Put too much thought into even Batman or Superman and those two iconic figures are ridiculous. Sure, there could be a scientific explanation behind Superman’s strength and flight due to the planet’s gravity compared to Krypton, but how does he have heat vision or cold breath? Then there’s the ever popular “Why don’t people see he’s Superman if he’s just wearing glasses?” Then you have Batman, who is basically just a scared little boy who never grew up and lashes out at the world with his toys. No wonder one of his only friends is a teenage boy. And why hasn’t anyone followed the money trail for where Wayne Enterprises’ expenditures go?
But you know what? That’s what I love about comics. I love that anything and everything happens in it, no matter how ridiculous. I love that Superman has a pet dog with the same powers. I love that Batman had a Bat-hound of his own. I love Starro the Conqueror. I love the ridiculousness and honestly, I don’t think many can be a fan of the superhero genre without accepting or loving at least part of it.
One must make huge leaps in logic in order to love the superhero genre, but that’s part of what makes it so great. Superheroes inherently fly in the face of logic. Scrutinize them even for a second and very little of the genre makes sense. The science rarely makes sense (that’s not how radioactivity works, dammit!). The law doesn’t work (“I mean, he’s really good at swooping in and catching the bad guys, but he’s not so hot at the little things, like Miranda rights, due process,” – Lex Luthor, Superman Returns). Realistically, society and politics in general are just not accommodating to superheroes.

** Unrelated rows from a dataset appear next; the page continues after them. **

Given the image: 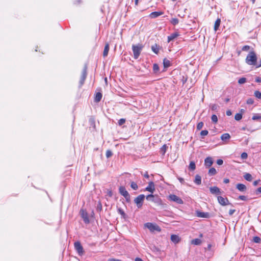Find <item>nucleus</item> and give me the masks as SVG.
Instances as JSON below:
<instances>
[{
  "label": "nucleus",
  "instance_id": "f257e3e1",
  "mask_svg": "<svg viewBox=\"0 0 261 261\" xmlns=\"http://www.w3.org/2000/svg\"><path fill=\"white\" fill-rule=\"evenodd\" d=\"M143 47L144 46L140 43L132 45V50L133 51L134 59H137L139 58Z\"/></svg>",
  "mask_w": 261,
  "mask_h": 261
},
{
  "label": "nucleus",
  "instance_id": "f03ea898",
  "mask_svg": "<svg viewBox=\"0 0 261 261\" xmlns=\"http://www.w3.org/2000/svg\"><path fill=\"white\" fill-rule=\"evenodd\" d=\"M145 198L143 194H141L137 196L135 199L134 202L137 204L138 208H141L143 205V202Z\"/></svg>",
  "mask_w": 261,
  "mask_h": 261
},
{
  "label": "nucleus",
  "instance_id": "7ed1b4c3",
  "mask_svg": "<svg viewBox=\"0 0 261 261\" xmlns=\"http://www.w3.org/2000/svg\"><path fill=\"white\" fill-rule=\"evenodd\" d=\"M145 226L152 232L154 231L160 232L161 230V228L158 225L151 223H147L145 224Z\"/></svg>",
  "mask_w": 261,
  "mask_h": 261
},
{
  "label": "nucleus",
  "instance_id": "20e7f679",
  "mask_svg": "<svg viewBox=\"0 0 261 261\" xmlns=\"http://www.w3.org/2000/svg\"><path fill=\"white\" fill-rule=\"evenodd\" d=\"M119 193L124 196L126 201L129 202L130 196L124 187H120L119 189Z\"/></svg>",
  "mask_w": 261,
  "mask_h": 261
},
{
  "label": "nucleus",
  "instance_id": "39448f33",
  "mask_svg": "<svg viewBox=\"0 0 261 261\" xmlns=\"http://www.w3.org/2000/svg\"><path fill=\"white\" fill-rule=\"evenodd\" d=\"M80 214L85 223L88 224L90 223L88 214L85 210L81 209Z\"/></svg>",
  "mask_w": 261,
  "mask_h": 261
},
{
  "label": "nucleus",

Except that’s their whole point. The superhero genre is and has always been escapist fantasy. The genre is for dreamers. It’s for optimists who wish the world was a little simpler. There’s a reason that children are so strongly drawn to the genre. It offers them a simple morality system about good and bad, fighting injustice, and helping the downtrodden or troubled. Are there deeper, more complex stories within the genre? Absolutely. I could list off hundreds of great examples. At its core, though, the comic book world simply does not – nor should it – apply to the real world. The real world is an incredibly scary, complex, and not at all black and white place. The superhero genre, no matter how ridiculous it gets, is comforting in its simplicity.
Warner Bros, David Goyer, and DC Comics in general need to accept that. You can absolutely have mature stories without being grim and dark. You want to make movies about an alien who shoots lasers out of his eyes. You want to make stories about a nutball who dresses up as a bat. Read that again. He dresses up as a bat. A BAT. Superheroes are already inherently ridiculous, no matter how hard you try to make them realistic. It’s better to embrace the ridiculousness rather than actively trying to avoid it. If you can make room for the alien and the nutso in the bat-suit, you can make room for the shape-changing Martian.
And while WB continues to fight against the inherent ridiculousness of superheroes, Marvel’s new movie this summer – The Guardians of the Galaxy – will have a space raccoon and a talking tree. Marvel’s films not only understand but embrace the ridiculousness of the superhero genre. They understand that not everything has to be grim and dark like the recently completely Batman trilogy by Christopher Nolan. Why can’t WB do the same with their struggling movie franchises?
Of course, I’m just saying all this because I want a big screen version of Starro the Conqueror. Seriously, how awesome would that be?